2. En premier lieu, en vertu des dispositions de l'article L. 742-3 du code de l'entrée et du séjour des étrangers et du droit d'asile : " Sous réserve du second alinéa de l'article L. 742-1, l'étranger dont l'examen de la demande d'asile relève de la responsabilité d'un autre Etat peut faire l'objet d'un transfert vers l'Etat responsable de cet examen. Toute décision de transfert fait l'objet d'une décision écrite motivée prise par l'autorité administrative. (...) ". Pour l'application de ces dispositions, est suffisamment motivée une décision de transfert qui mentionne le règlement du Parlement européen et du Conseil du 26 juin 2013 et comprend l'indication des éléments de fait sur lesquels l'autorité administrative se fonde pour estimer que l'examen de la demande présentée devant elle relève de la responsabilité d'un autre Etat membre, une telle motivation permettant d'identifier le critère du règlement communautaire dont il est fait application.

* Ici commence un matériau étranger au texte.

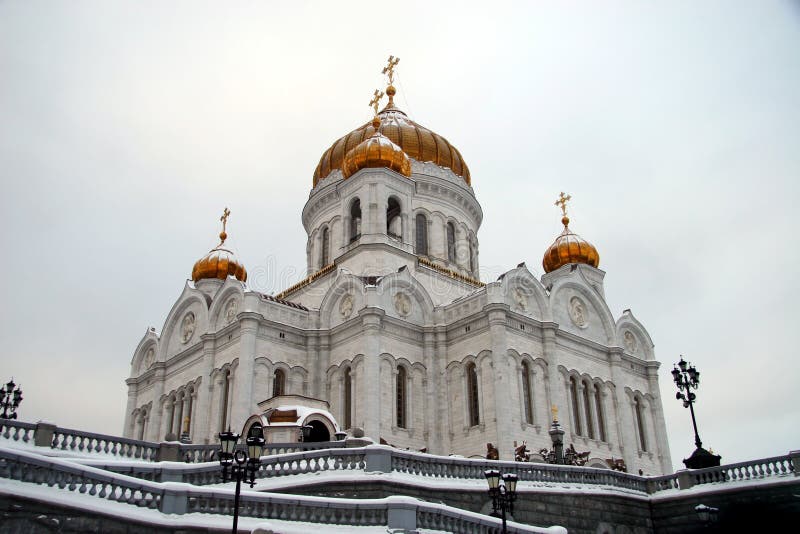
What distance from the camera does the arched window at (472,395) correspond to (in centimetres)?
2964

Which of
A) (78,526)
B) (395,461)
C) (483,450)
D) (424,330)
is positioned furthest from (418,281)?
(78,526)

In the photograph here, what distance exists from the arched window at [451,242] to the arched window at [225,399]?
12.9 metres

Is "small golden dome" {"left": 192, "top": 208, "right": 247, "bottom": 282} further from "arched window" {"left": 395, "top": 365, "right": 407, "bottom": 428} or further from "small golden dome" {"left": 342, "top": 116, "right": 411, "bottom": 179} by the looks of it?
"arched window" {"left": 395, "top": 365, "right": 407, "bottom": 428}

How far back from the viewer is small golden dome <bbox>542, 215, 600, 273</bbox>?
39.4m

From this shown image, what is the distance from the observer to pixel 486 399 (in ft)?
95.7

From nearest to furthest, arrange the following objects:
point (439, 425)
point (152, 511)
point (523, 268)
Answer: point (152, 511) → point (439, 425) → point (523, 268)

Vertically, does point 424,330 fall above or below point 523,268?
below

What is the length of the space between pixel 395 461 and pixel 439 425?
528 inches

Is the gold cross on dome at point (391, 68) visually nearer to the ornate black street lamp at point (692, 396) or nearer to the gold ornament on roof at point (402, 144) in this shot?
the gold ornament on roof at point (402, 144)

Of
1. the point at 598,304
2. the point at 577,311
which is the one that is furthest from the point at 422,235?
the point at 598,304

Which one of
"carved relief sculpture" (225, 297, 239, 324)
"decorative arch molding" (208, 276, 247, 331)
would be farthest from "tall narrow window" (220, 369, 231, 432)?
"decorative arch molding" (208, 276, 247, 331)

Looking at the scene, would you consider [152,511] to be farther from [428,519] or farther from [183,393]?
[183,393]

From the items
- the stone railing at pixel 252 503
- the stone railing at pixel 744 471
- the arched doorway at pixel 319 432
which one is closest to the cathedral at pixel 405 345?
the arched doorway at pixel 319 432

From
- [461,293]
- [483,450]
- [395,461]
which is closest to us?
[395,461]
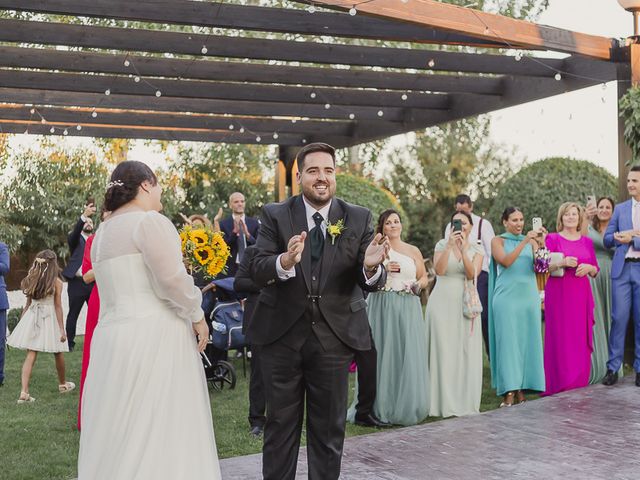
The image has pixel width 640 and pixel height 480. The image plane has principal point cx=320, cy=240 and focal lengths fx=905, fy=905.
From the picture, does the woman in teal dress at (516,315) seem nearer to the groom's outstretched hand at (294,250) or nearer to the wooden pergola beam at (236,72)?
the wooden pergola beam at (236,72)

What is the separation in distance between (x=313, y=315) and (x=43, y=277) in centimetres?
556

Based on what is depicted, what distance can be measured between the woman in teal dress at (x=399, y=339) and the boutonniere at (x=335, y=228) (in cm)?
306

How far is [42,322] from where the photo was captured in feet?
30.0

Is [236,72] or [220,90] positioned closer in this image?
[236,72]

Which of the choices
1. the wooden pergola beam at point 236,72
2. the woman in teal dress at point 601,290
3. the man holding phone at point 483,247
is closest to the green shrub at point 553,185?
the wooden pergola beam at point 236,72

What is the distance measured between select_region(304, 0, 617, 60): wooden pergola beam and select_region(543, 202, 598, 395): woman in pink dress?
1695 millimetres

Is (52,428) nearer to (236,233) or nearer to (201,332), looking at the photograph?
(201,332)

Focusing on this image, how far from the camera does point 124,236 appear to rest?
4367 millimetres

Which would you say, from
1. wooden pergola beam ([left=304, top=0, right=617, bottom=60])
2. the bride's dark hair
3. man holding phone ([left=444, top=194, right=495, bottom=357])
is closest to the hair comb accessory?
the bride's dark hair

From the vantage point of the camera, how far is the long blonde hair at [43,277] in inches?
363

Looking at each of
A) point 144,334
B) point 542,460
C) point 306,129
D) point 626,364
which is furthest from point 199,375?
point 306,129

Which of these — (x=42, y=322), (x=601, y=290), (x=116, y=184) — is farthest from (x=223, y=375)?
(x=116, y=184)

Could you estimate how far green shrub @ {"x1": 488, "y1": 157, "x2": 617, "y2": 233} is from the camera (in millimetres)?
16953

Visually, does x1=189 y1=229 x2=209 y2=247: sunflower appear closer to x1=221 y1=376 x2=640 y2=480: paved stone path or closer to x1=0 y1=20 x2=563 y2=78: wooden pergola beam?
x1=221 y1=376 x2=640 y2=480: paved stone path
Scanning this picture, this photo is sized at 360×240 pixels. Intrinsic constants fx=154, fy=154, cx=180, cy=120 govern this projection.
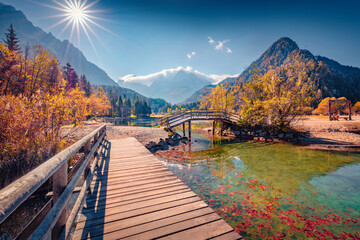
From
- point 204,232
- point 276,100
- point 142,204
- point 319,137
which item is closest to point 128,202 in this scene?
point 142,204

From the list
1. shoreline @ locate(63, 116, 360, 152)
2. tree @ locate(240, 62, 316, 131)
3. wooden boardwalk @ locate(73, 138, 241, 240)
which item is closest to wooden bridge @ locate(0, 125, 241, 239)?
A: wooden boardwalk @ locate(73, 138, 241, 240)

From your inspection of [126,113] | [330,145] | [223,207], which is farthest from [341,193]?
[126,113]

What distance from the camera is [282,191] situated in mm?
6488

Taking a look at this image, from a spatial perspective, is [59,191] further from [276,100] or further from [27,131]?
[276,100]

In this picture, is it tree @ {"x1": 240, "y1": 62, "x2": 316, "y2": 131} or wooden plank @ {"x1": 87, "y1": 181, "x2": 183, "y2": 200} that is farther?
tree @ {"x1": 240, "y1": 62, "x2": 316, "y2": 131}

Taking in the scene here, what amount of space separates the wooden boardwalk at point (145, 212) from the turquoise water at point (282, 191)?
7.55ft

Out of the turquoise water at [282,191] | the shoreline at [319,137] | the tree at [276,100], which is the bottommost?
the turquoise water at [282,191]

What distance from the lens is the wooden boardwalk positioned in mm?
2393

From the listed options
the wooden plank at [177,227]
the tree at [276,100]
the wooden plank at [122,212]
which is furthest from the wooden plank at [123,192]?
the tree at [276,100]

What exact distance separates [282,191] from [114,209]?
670 cm

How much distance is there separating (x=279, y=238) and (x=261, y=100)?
60.3ft

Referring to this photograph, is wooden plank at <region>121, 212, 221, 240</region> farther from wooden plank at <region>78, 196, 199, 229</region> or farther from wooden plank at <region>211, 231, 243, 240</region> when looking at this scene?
wooden plank at <region>78, 196, 199, 229</region>

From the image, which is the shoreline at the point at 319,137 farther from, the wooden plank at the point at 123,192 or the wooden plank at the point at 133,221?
the wooden plank at the point at 133,221

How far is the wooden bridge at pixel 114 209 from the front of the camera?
1491 mm
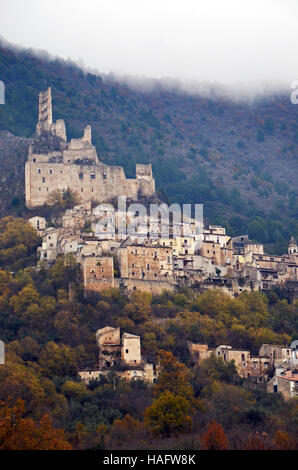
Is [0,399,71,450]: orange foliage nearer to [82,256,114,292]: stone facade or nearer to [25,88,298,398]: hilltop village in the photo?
[25,88,298,398]: hilltop village

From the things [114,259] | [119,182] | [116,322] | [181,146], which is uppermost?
[181,146]

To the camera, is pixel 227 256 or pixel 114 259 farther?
pixel 227 256

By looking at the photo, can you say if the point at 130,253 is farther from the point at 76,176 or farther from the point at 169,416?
the point at 169,416

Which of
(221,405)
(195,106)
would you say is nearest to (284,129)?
(195,106)

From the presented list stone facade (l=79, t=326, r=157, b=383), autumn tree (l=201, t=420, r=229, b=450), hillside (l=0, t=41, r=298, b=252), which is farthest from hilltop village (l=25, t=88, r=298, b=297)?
autumn tree (l=201, t=420, r=229, b=450)

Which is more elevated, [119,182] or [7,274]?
[119,182]

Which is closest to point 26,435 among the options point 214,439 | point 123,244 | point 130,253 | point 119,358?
point 214,439

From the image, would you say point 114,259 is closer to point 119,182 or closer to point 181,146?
point 119,182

Ainsi, doit notamment être regardée comme suffisamment motivée, s'agissant d'un étranger ayant, dans les conditions posées par le règlement, présenté une demande d'asile dans un autre Etat membre et devant, en conséquence, faire l'objet d'une reprise en charge par cet Etat, la décision de transfert à fin de reprise en charge qui, après avoir visé le règlement, relève que le demandeur a antérieurement présenté une demande dans l'Etat en cause, une telle motivation faisant apparaître qu'il est fait application du b), c) ou d) du paragraphe 1 de l'article 18 ou du paragraphe 5 de l'article 20 du règlement.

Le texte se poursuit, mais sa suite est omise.